The SNAP 101 Double-Blind, Placebo/Active-Controlled, Safety, Pharmacokinetic, and Pharmacodynamic Study of INP105 (Nasal Olanzapine) in Healthy Adults

Stephen B. Shrewsbury, MB, ChB; Jasna Hocevar-Trnka, MD; Kelsey H. Satterly, PhD; Karen L. Craig, PhD; Jason D. Lickliter, MBBS; and John Hoekman, PhD

Full manuscript can be accessed here: https://www.psychiatrist.com/JCP/article/Pages/2020/v81/19m13086.aspx

Objective: INP105 is a drug-device combination of olanzapine and technology that delivers a powder formulation of olanzapine to the vascular-rich upper nasal space. This study evaluated the pharmacokinetics, pharmacodynamics, safety, and tolerability of single ascending doses of INP105, olanzapine intramuscular (OLZ IM), and olanzapine oral disintegrating tablet (OLZ ODT).

Methods: This was a phase 1, active and double-blind placebo comparator–controlled, ascending-dose, 2-period, incomplete-block, 1-way crossover study in 40 healthy subjects, randomized to single doses of OLZ IM (5 or 10 mg) or OLZ ODT (10 mg) in Period 1 and then 1 of 3 doses (5 mg, 10 mg, or 15 mg) of INP105 or placebo in Period 2 between July and October 2018. Sedation and attention were evaluated by visual analog scale (VAS), the Agitation/Calmness Evaluation Scale (ACES), and the Digit Symbol Substitution Test (DSST).

Results: At equivalent doses, INP105 provided similar area under the drug concentration–time curve (AUC) from time 0 to the last measurable concentration, AUC from time 0 to infinity, and maximum observed concentration (Cmax) as OLZ IM and greater Cmax than but similar AUCs to OLZ ODT. Median time to maximum concentration was less for INP105 (15, 10, and 9.5 min for 5 mg, 10 mg, and 15 mg, respectively) than for OLZ IM (20 and 15 min for 5 mg and 10 mg, respectively) or OLZ ODT (120 min). Effects as measured with the VAS, ACES, and DSST with INP105 5 mg were comparable to those with OLZ IM 5 mg, with earlier onset for INP105 10 mg and 15 mg and greater effects than placebo and OLZ ODT. The incidence of treatment-emergent adverse events with INP105 5 mg, 10 mg, and 15 mg was 80%, 66.7%, and 75%, respectively, compared to 90% and 100% for OLZ IM 5 mg and 10 mg, respectively, and 83.3% for OLZ ODT; most common were dizziness, hypotension, and orthostatic symptoms.
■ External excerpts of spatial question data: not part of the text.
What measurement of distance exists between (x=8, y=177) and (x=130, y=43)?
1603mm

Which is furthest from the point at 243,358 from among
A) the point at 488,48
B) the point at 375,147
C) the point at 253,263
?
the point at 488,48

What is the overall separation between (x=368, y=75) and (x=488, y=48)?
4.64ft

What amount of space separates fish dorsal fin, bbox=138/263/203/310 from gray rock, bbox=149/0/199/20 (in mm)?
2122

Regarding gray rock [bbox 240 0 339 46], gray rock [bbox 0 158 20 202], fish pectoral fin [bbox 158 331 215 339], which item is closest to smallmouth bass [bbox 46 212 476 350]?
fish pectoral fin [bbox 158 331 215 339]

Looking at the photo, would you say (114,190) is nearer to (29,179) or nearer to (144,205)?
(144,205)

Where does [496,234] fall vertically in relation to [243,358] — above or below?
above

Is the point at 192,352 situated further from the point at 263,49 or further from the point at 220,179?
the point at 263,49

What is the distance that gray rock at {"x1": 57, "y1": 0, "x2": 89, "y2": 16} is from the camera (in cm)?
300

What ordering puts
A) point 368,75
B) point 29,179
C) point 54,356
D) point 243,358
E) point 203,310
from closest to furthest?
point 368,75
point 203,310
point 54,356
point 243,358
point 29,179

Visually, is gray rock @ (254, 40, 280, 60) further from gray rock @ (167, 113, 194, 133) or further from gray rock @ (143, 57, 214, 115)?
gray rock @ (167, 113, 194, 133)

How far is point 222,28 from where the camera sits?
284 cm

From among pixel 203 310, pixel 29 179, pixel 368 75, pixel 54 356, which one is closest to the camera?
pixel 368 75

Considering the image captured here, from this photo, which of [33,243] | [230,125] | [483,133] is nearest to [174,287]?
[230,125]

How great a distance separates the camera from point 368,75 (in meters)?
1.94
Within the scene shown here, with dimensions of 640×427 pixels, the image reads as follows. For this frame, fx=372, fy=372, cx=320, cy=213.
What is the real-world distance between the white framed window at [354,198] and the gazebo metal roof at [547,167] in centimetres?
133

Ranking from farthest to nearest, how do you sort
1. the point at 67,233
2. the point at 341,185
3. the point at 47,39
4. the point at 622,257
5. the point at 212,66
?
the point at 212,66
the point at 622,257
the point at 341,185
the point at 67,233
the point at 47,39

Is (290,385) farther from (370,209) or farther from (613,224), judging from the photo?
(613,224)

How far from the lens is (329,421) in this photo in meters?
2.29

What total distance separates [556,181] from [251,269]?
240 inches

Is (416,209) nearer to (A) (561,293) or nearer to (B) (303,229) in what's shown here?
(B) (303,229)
Conclusions: INP105 has rapid absorption and pharmacodynamic effects and may represent an effective, convenient, noninvasive, and well-tolerated alternative for treating acutely agitated patients by self- or caregiver administration in the home, community, or hospital environments.

Trial Registration: ClinicalTrials.gov identifier: NCT03624322

J Clin Psychiatry 2020;81(4):19m13086

To cite: Shrewsbury SB, Hocevar-Trnka J, Satterly KH, et al. The SNAP 101 double-blind, placebo/active-controlled, safety, pharmacokinetic, and pharmacodynamic study of INP105 (nasal olanzapine) in healthy adults. J Clin Psychiatry. 2020;81(4):19m13086.